Schon zwei Gläser Alkohol pro Tag: Studie sieht höheres Risiko für Bauchspeicheldrüsenkrebs

Wolf Löchel  |  01.07.2026 09:21 Uhr

Schon zwei kleine Gläser Alkohol pro Tag könnten ausreichen, um das Risiko für Bauchspeicheldrüsenkrebs zu erhöhen. Darauf deutet eine große Auswertung internationaler Langzeitstudien hin.

Eine Ärztin hat ein Glas rotwein in der Hand und macht eine abwehrende Geste mit der anderen Hand.
Alkohol kann verschiedene Krebsarten begünstigen - wahrscheinlich auch das gefährliche Pankreaskarzinom. Ärzte empfehlen, auf Alkohol möglichst ganz zu verzichten.
© Yta23/iStockphoto

Schon zwei kleine Gläser Alkohol pro Tag könnten das Risiko für Bauchspeicheldrüsenkrebs erhöhen. Darauf deutet eine große Auswertung zahlreicher Langzeitstudien hin, die ein Forschungsteam der University of Victoria veröffentlicht hat.

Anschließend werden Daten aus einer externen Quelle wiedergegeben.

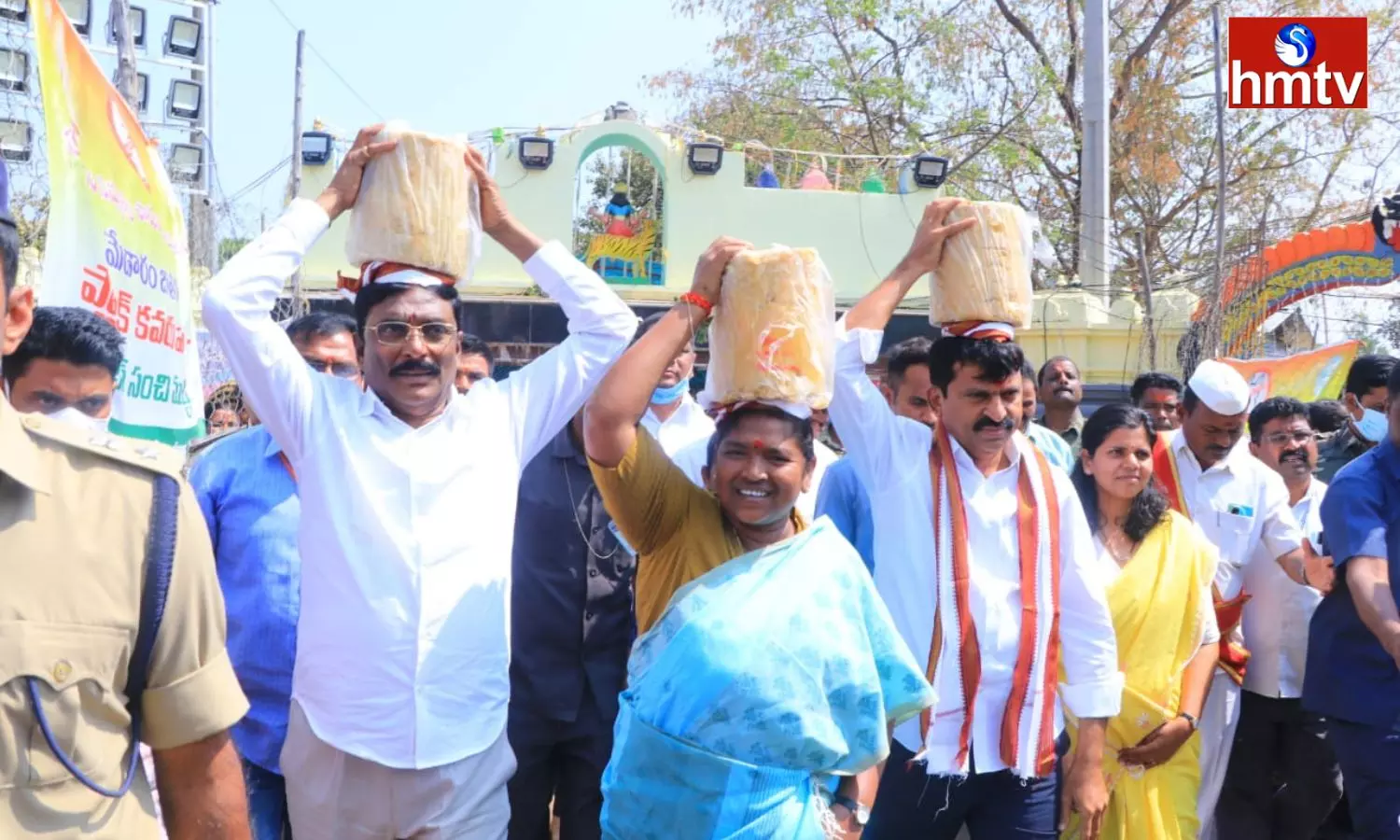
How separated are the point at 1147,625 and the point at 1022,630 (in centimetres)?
107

Zwei Gläser Alkohol erhöhen das Risiko um bis zu 30 Prozent

Für die Arbeit führten die Forschenden zahlreiche Langzeitstudien zusammen, die Gruppen von Menschen über viele Jahre begleiten. Nachdem sie Einflussfaktoren wie Alter, Rauchen und soziale Lage herausgerechnet hatten, zeigte sich ein klarer Zusammenhang zwischen Trinkmenge und Erkrankungsrisiko. Das Ergebnis: 

Wer täglich mehr als 24 Gramm Alkohol zu sich nahm, das entspricht etwa zwei kleinen Gläsern eines alkoholischen Getränks, hatte ein um 10 bis 30 Prozent erhöhtes Risiko für Bauchspeicheldrüsenkrebs. 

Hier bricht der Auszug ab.